WRITTEN TASK A
Copy verbatim the lines of the records from the line with "Looking at the photo, which of" up to and including the line with "is closest to white".

#### DOCUMENT SECTION

Gaza: the real issue

Published August 11, 2014
Israel must end its blockade of Gaza, stop building new settlements and expanding the existing ones on the West Bank. — Photo by AFP
Israel must end its blockade of Gaza, stop building new settlements and expanding the existing ones on the West Bank. — Photo by AFP

A temporary ceasefire halts killings for a while but gives no guarantee of a long-term peace based on justice.

On Friday, the 72-hour Gaza truce agreed upon for ‘humanitarian reasons’ came to an end with hostilities resuming in what by any standards is an uneven match. Pledging “no nonsense”, Benjamin Netanyahu, Israel’s hawkish prime minister, has threatened to continue the killing in Gaza until the job is finished.

By this he means putting an end to Hamas’s ability to resist. Palestinian President Mahmoud Abbas, however, spoke the truth when he said: “Israel is not defending itself, but its settlements.” The world has reacted with horror to Israel’s cold-blooded murder of Gaza’s civilian population under the dubious claim that Hamas is using civilians as a shield.

########
#### SUPPLIED ENTRIES

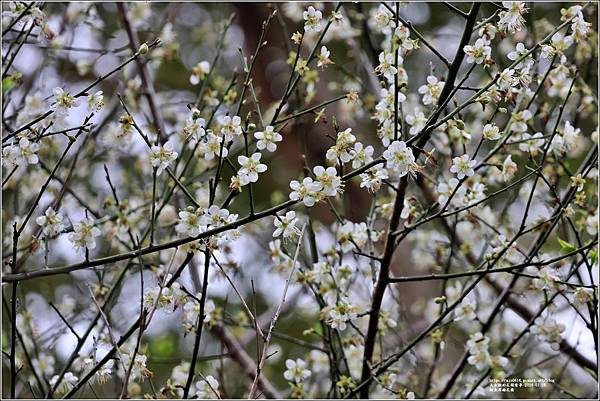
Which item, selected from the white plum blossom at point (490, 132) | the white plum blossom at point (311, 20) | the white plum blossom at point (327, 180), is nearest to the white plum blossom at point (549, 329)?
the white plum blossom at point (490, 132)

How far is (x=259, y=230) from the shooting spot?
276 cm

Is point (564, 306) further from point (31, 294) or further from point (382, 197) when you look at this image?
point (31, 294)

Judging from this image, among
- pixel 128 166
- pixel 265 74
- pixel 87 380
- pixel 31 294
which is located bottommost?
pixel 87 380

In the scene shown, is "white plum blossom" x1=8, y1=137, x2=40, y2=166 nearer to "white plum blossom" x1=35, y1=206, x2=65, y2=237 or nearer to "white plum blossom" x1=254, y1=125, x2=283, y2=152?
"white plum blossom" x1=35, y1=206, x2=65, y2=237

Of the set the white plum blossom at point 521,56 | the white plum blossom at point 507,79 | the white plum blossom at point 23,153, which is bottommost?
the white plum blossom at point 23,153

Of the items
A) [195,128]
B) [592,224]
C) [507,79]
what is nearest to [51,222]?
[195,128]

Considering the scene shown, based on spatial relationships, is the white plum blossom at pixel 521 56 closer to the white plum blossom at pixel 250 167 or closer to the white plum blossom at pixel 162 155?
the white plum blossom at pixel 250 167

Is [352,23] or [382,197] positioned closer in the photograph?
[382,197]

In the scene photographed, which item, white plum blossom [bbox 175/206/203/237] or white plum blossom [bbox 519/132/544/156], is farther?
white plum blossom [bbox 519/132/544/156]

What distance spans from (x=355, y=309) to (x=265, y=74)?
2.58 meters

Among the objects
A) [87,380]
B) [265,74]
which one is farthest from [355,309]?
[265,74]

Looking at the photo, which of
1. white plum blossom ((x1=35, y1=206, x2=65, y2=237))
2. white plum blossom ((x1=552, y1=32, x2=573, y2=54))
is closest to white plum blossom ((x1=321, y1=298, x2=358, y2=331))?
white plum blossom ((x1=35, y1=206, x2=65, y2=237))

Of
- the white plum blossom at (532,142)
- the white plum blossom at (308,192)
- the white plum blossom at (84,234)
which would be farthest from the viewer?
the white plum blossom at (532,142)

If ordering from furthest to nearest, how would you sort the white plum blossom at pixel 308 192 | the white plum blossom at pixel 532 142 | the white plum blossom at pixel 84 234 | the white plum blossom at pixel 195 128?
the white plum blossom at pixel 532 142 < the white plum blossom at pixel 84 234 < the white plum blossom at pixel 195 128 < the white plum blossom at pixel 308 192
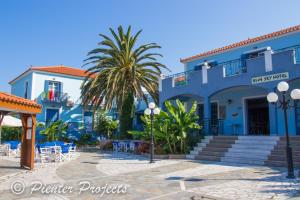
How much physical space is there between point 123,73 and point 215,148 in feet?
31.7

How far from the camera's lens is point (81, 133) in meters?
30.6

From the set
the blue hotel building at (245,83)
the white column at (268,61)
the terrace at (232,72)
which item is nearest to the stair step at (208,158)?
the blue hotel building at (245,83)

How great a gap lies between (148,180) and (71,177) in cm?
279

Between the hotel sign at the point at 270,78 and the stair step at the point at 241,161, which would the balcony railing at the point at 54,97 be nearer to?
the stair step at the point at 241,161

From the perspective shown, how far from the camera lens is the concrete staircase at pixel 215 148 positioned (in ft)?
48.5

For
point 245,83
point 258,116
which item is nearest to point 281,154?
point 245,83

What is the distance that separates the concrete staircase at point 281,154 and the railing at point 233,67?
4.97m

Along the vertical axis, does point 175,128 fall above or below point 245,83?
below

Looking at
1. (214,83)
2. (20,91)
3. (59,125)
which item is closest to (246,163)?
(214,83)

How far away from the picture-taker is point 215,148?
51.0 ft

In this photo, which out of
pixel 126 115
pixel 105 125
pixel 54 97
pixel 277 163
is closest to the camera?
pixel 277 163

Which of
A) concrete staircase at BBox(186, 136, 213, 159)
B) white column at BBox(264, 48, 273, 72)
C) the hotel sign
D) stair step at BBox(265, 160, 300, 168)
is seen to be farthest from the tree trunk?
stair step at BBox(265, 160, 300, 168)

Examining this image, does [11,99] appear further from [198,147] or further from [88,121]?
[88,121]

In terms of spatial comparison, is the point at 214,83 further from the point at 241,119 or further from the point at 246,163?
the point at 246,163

########
#### SUPPLIED ENTRIES

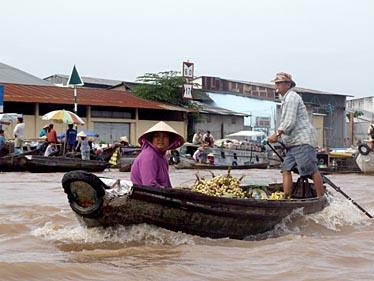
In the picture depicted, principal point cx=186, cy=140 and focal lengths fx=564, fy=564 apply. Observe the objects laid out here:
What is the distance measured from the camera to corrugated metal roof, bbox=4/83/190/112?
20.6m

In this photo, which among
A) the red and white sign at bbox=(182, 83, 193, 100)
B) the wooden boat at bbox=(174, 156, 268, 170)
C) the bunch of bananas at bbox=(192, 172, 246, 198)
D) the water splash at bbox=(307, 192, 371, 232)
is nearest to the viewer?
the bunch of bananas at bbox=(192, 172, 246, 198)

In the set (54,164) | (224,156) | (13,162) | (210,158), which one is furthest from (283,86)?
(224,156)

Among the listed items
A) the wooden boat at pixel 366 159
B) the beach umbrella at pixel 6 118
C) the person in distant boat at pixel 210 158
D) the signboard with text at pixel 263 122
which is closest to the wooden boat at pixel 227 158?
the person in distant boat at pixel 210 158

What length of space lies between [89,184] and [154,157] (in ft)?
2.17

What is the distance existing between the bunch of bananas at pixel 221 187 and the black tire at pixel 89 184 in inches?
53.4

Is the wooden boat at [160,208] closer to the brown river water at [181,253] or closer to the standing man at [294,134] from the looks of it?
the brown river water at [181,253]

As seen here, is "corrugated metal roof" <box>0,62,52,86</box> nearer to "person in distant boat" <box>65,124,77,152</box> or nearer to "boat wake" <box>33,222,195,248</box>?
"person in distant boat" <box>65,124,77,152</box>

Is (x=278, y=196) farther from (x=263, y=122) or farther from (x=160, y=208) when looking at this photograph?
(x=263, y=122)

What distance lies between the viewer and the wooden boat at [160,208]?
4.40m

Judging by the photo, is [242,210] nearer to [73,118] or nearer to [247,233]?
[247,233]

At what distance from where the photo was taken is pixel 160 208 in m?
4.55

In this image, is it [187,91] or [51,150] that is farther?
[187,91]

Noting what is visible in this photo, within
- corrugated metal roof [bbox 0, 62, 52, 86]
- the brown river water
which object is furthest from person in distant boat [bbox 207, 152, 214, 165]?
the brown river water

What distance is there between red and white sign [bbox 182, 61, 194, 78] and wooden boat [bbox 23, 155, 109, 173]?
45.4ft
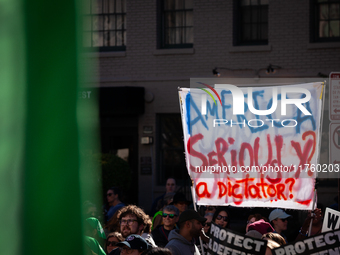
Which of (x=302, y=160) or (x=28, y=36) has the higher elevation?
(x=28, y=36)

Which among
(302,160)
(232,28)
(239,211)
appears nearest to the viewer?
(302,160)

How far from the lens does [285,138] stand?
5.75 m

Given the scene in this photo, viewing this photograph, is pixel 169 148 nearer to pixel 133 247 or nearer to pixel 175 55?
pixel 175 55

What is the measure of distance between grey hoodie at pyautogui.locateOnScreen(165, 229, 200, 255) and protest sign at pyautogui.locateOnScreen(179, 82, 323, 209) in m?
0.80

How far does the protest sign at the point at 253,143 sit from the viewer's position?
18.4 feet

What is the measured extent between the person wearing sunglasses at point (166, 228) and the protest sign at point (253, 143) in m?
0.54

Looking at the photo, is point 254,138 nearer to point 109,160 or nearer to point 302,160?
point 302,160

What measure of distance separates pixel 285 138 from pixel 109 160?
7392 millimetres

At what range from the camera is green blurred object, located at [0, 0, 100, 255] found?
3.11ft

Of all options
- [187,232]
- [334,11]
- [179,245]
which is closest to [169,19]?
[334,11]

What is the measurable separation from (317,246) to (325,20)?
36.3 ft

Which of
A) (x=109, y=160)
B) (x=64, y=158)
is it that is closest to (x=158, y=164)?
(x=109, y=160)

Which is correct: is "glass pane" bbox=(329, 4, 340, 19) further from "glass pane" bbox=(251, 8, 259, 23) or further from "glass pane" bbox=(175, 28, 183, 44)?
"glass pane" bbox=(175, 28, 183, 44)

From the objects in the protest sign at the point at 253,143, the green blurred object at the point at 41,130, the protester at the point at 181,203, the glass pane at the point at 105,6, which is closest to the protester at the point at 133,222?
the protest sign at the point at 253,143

########
#### SUPPLIED ENTRIES

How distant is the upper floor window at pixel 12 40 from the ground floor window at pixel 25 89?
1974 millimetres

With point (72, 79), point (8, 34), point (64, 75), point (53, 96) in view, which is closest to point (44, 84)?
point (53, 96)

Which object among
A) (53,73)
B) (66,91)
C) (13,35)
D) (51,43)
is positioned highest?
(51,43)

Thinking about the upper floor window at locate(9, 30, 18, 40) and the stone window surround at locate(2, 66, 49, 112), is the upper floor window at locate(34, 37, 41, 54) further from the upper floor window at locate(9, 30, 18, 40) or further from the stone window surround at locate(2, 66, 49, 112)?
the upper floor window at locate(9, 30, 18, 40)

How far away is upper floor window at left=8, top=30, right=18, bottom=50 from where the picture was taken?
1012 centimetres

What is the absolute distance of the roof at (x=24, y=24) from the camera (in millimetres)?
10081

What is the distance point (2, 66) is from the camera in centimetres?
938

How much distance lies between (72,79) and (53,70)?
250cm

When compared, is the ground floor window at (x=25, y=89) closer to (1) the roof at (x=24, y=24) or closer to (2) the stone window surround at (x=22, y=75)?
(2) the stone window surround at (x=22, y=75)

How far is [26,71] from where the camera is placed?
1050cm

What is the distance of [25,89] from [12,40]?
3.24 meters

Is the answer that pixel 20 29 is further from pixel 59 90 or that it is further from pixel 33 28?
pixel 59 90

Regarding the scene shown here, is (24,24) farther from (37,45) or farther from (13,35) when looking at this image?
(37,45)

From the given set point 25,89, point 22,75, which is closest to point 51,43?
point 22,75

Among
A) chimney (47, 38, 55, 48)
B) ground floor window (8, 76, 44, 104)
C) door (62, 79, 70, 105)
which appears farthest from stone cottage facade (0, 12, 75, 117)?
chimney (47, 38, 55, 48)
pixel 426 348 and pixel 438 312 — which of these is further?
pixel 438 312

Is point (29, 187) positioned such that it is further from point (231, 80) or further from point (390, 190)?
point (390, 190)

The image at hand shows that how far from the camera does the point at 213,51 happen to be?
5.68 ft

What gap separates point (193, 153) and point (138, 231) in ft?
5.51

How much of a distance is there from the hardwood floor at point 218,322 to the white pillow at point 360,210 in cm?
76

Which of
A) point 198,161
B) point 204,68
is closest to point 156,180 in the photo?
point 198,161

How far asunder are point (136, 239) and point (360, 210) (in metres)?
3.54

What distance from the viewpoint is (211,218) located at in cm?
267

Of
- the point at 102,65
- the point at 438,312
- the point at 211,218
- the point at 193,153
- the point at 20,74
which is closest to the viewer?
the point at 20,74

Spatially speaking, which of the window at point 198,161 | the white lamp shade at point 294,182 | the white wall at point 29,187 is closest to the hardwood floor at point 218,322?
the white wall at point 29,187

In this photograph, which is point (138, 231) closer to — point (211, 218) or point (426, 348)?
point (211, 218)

########

WRITTEN TASK B
In the article on Gaza, what did Palestinian President Mahmoud Abbas say Israel is defending?

EXERCISE ANSWER A
Looking at the photo, which of
1. white plum blossom ((x1=35, y1=206, x2=65, y2=237))
2. white plum blossom ((x1=552, y1=32, x2=573, y2=54))
is closest to white plum blossom ((x1=321, y1=298, x2=358, y2=331))?

EXERCISE ANSWER B
Not itself, but its settlements.